Search the records for "marking" and copy each line that holds it.

[Collected data]
------------------------------------------------------------

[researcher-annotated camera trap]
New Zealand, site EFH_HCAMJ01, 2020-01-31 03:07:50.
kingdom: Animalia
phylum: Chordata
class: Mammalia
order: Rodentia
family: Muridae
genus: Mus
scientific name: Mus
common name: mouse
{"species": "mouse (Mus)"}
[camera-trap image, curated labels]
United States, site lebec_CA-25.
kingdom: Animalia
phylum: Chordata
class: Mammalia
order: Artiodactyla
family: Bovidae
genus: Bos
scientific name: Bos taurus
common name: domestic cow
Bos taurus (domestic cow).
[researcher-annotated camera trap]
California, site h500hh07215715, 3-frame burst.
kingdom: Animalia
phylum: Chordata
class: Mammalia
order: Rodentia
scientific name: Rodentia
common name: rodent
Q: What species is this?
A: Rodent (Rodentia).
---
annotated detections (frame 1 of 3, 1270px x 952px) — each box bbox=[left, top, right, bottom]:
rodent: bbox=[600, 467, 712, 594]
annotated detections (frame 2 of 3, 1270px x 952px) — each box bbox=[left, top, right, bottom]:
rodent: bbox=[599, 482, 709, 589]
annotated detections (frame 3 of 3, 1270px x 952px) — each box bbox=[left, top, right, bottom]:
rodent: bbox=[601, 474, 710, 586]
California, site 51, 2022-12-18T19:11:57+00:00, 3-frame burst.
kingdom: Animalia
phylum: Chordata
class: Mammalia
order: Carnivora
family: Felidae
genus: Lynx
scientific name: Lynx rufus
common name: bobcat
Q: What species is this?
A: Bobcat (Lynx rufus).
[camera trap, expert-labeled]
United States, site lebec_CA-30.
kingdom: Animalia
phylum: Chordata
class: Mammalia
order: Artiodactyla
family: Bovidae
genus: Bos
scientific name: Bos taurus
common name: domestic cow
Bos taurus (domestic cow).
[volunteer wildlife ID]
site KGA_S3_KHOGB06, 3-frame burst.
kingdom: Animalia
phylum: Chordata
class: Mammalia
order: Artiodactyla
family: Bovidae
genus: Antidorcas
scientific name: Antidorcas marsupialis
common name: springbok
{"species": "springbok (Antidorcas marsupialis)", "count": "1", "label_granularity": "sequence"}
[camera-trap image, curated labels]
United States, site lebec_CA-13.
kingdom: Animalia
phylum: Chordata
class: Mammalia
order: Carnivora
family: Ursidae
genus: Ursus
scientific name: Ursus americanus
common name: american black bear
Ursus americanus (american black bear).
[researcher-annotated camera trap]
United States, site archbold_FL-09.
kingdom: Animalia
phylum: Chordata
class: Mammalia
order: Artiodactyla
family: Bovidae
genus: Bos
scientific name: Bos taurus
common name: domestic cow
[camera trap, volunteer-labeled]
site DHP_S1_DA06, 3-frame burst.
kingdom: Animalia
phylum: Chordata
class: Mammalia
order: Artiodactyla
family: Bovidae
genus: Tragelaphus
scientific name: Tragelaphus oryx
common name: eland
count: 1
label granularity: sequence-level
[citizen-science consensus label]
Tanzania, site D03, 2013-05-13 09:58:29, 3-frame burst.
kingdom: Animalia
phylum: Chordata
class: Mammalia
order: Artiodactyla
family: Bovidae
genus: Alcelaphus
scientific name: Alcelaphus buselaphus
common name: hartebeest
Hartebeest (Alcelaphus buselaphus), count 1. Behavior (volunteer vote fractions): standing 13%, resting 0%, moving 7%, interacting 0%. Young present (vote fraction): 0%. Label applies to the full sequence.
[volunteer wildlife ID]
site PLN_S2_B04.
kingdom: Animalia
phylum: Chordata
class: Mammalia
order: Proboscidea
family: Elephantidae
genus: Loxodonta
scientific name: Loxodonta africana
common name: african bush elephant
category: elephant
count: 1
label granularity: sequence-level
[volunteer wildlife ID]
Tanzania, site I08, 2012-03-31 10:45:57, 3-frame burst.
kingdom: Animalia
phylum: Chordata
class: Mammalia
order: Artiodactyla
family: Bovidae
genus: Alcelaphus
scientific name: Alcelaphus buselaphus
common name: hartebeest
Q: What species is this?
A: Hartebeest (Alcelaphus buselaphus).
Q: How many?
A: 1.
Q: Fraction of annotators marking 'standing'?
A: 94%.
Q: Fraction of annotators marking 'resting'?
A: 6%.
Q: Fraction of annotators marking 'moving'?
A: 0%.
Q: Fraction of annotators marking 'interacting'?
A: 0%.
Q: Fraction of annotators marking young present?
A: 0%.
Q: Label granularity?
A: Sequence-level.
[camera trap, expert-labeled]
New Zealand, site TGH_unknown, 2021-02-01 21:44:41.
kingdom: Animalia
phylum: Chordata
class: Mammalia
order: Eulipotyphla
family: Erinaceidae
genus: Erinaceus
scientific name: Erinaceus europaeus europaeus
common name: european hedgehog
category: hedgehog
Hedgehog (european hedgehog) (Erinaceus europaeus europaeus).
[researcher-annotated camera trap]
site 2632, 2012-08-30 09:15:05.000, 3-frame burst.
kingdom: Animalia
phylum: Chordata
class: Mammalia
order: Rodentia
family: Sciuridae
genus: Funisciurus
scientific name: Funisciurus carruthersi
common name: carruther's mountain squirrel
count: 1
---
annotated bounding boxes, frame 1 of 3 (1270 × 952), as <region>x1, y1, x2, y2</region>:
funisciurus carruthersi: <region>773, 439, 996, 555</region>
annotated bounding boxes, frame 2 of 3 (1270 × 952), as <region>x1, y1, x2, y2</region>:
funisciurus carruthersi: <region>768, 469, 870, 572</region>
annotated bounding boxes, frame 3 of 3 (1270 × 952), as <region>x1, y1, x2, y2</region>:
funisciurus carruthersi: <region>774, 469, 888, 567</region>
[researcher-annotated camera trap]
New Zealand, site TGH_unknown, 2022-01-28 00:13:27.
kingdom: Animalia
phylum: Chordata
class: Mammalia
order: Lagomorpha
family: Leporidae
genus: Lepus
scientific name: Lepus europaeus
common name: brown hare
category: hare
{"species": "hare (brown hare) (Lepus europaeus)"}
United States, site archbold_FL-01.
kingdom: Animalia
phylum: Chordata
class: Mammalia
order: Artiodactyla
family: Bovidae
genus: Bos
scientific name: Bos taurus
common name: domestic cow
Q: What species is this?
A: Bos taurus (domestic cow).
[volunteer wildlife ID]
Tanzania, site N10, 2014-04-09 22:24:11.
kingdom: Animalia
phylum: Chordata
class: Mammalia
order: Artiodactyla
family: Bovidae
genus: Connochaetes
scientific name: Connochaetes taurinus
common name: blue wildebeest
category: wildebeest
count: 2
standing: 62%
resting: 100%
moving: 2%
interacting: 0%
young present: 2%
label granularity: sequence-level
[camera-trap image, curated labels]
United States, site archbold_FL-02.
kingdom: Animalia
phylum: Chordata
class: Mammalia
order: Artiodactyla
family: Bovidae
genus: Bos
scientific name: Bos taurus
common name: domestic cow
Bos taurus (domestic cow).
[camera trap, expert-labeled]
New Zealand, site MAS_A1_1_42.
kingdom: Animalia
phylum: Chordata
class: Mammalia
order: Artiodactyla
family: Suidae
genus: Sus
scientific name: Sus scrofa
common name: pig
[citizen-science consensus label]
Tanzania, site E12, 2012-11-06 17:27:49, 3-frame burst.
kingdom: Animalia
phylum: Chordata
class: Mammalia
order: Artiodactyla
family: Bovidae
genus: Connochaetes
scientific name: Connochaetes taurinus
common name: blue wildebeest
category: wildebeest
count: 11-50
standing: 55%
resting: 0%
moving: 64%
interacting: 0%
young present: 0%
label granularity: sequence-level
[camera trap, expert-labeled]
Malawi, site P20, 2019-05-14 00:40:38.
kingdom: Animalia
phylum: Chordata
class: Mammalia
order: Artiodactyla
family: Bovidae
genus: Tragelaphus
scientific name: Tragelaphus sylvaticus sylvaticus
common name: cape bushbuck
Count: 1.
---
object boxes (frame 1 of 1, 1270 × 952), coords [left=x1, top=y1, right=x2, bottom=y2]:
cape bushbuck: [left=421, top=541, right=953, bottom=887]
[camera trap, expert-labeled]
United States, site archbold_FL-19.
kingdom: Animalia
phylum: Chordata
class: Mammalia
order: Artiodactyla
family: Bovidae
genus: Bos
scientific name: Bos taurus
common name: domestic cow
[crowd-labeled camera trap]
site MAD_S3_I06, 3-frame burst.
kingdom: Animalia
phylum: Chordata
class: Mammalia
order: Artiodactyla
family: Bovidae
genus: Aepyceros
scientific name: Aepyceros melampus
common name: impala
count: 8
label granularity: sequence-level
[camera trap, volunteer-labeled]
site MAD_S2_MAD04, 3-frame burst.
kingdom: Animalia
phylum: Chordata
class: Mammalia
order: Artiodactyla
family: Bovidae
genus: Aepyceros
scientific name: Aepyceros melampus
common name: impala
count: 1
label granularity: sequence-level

------------------------------------------------------------

Completed task:
Q: Fraction of annotators marking 'standing'?
Q: Fraction of annotators marking 'resting'?
Q: Fraction of annotators marking 'moving'?
Q: Fraction of annotators marking 'interacting'?
Q: Fraction of annotators marking young present?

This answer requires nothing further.